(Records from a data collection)
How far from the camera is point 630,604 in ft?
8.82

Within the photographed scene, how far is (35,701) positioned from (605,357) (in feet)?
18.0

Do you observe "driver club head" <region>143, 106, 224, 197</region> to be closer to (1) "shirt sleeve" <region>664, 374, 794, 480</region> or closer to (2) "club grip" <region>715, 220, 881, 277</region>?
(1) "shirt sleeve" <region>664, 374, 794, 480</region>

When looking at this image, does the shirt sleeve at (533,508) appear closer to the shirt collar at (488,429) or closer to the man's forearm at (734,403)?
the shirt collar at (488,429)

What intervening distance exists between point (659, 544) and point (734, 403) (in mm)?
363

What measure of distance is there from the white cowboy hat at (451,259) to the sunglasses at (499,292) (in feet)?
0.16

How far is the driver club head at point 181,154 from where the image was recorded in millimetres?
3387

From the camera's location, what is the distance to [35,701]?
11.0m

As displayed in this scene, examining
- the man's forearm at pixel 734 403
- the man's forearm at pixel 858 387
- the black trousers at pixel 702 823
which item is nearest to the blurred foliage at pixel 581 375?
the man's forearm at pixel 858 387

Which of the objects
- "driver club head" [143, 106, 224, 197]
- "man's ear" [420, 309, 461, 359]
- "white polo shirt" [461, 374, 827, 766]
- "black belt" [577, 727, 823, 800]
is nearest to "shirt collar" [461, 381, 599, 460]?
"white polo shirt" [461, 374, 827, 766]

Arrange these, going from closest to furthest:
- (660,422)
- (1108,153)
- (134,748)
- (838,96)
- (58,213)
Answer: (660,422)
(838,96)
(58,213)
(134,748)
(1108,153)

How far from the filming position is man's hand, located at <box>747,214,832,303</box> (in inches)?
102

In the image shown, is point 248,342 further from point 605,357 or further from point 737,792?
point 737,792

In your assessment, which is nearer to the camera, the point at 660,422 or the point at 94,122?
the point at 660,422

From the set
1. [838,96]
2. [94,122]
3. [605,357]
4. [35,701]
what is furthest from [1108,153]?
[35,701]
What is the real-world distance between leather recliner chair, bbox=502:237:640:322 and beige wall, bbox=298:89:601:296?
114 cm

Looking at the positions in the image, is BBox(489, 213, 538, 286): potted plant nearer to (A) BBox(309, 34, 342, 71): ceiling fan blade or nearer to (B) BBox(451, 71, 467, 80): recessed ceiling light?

What you have to do – Give back exactly the lines running from the line containing "Arrange these, going" through the end of the material above, both included, and nothing beyond them.

Exercise answer –
Arrange these, going from closest to furthest:
- (660,422)
- (1108,153)
- (134,748)
- (838,96)
- (58,213)
Answer: (660,422)
(838,96)
(58,213)
(134,748)
(1108,153)

How far from the filming position is man's hand, located at <box>747,214,832,303</box> (in inches)?
102

In the image shown, is point 248,342 further from point 605,357 or further from point 737,792?
point 737,792

In your assessment, which is nearer to the camera, the point at 660,422 or the point at 94,122?
the point at 660,422

From the set
1. [838,96]
2. [94,122]
3. [605,357]
4. [35,701]
what is furthest from [1108,153]?
[35,701]
What is the real-world distance between leather recliner chair, bbox=502:237:640:322 and beige wall, bbox=298:89:601:296?
114 cm

Looking at the positions in the image, is BBox(489, 213, 538, 286): potted plant nearer to (A) BBox(309, 34, 342, 71): ceiling fan blade or nearer to (B) BBox(451, 71, 467, 80): recessed ceiling light?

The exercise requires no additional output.